# dye sublimation vendors



## ldavis (Nov 12, 2007)

i have a client that is wanting to do some shirt order in dye sublimation...any one know of any vendors or printers that would be willing to do this. none of the screen printers in my area do this.


----------



## DAGuide (Oct 2, 2006)

Where are you located? That might help us in pointing you in the right direction.


----------



## ldavis (Nov 12, 2007)

north texas


----------



## DAGuide (Oct 2, 2006)

My recommendation would be to call The Paper Ranch (dye sub distributor in OKC) and ask if they have a customer in Northern Texas that they could refer to you. The toll free # is 877-777-2624. Hopefully, that will help you out. Best wishes.

Mark


----------



## go10go4 (Oct 3, 2007)

Try Don Ford:

Mineral Wells, Texas
Cingular # 940-452-3618

Hope this helps.


----------



## Rodney (Nov 3, 2004)

ldavis said:


> i have a client that is wanting to do some shirt order in dye sublimation...any one know of any vendors or printers that would be willing to do this. none of the screen printers in my area do this.

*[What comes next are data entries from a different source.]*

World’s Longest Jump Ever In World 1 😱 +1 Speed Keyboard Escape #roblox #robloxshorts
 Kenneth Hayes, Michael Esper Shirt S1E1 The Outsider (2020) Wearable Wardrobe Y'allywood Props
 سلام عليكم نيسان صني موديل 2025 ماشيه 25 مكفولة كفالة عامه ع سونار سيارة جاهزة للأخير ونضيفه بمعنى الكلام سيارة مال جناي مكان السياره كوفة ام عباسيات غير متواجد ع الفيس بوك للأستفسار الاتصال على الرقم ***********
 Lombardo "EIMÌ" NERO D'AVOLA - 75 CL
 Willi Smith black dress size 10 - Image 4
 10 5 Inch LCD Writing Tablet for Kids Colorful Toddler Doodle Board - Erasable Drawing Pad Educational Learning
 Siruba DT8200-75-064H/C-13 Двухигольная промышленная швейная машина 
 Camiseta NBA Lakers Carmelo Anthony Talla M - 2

If you have a heat press, then you can buy dye sub transfers from places like amerasource.com or mytransfersource.com and press them yourself.


----------



## Rodney (Nov 3, 2004)

Please note that some posts have been moved out of this thread because we do not allow self promotion or offering your services in the forum threads.​


----------



## JoeDiffDez (Mar 12, 2013)

I know this is a very old post but I'd like to find a dye sub printer myself. I don't see a category on the preferred vendors list for dye sub printers only for supplies. Any way I can find dye sub printers/vendors here?


----------